◆ **EXERCISE PASSAGE**

Davies (2004) goes further, offering anecdotal evidence of practitioners who attempt to coerce non-compliant Type 2 diabetics into lifestyle and oral medication compliance by the threat of beginning insulin therapy. This can result in strong patient resistance to insulin when it is eventually called for (Davies 2004). This can even lead to belief that insulin indicates inevitable complications or death to the patient. “The perception is that use of insulin signifies progression to a more serious phase of their disease; some patients view insulin use as a ‘prelude to death’ (Cefalu 2004, 1152). Some patients also “mistakenly believe that insulin intensifies insulin resistance” (Kuritzky and Nelson 2004, S11). Others claim considerations of weight gain outweigh their desire for tight glucose control (Anon 2005).

◆ **APPLY WHAT YOU READ**
[1] List every source the insulin passage cites, with its year.
[2] According to the insulin passage, what do some patients view insulin use as?
Use only the insulin passage to answer, not the listing.

◆ **INFORMATION SUPPLIED**
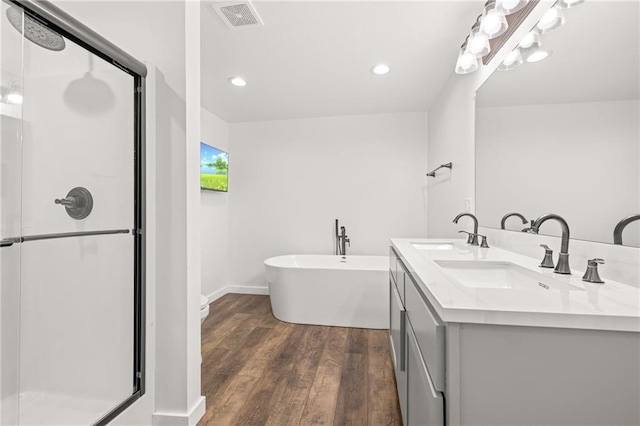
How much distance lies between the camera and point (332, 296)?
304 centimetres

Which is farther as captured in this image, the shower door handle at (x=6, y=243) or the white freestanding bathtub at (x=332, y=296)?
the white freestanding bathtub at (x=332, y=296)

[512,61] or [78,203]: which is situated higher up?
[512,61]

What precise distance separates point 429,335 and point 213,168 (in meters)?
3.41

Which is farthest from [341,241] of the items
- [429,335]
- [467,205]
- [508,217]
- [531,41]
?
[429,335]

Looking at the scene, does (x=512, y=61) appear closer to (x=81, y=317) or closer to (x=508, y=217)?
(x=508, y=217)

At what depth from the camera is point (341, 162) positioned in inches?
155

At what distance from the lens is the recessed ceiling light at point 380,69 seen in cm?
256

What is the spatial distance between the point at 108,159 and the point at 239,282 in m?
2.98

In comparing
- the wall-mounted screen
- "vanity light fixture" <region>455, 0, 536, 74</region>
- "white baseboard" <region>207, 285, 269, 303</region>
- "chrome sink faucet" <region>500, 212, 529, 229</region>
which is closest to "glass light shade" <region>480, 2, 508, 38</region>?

◆ **SOLUTION SET**
[1] Davies (2004), Cefalu (2004), Kuritzky and Nelson (2004), Anon (2005)

[2] A "prelude to death"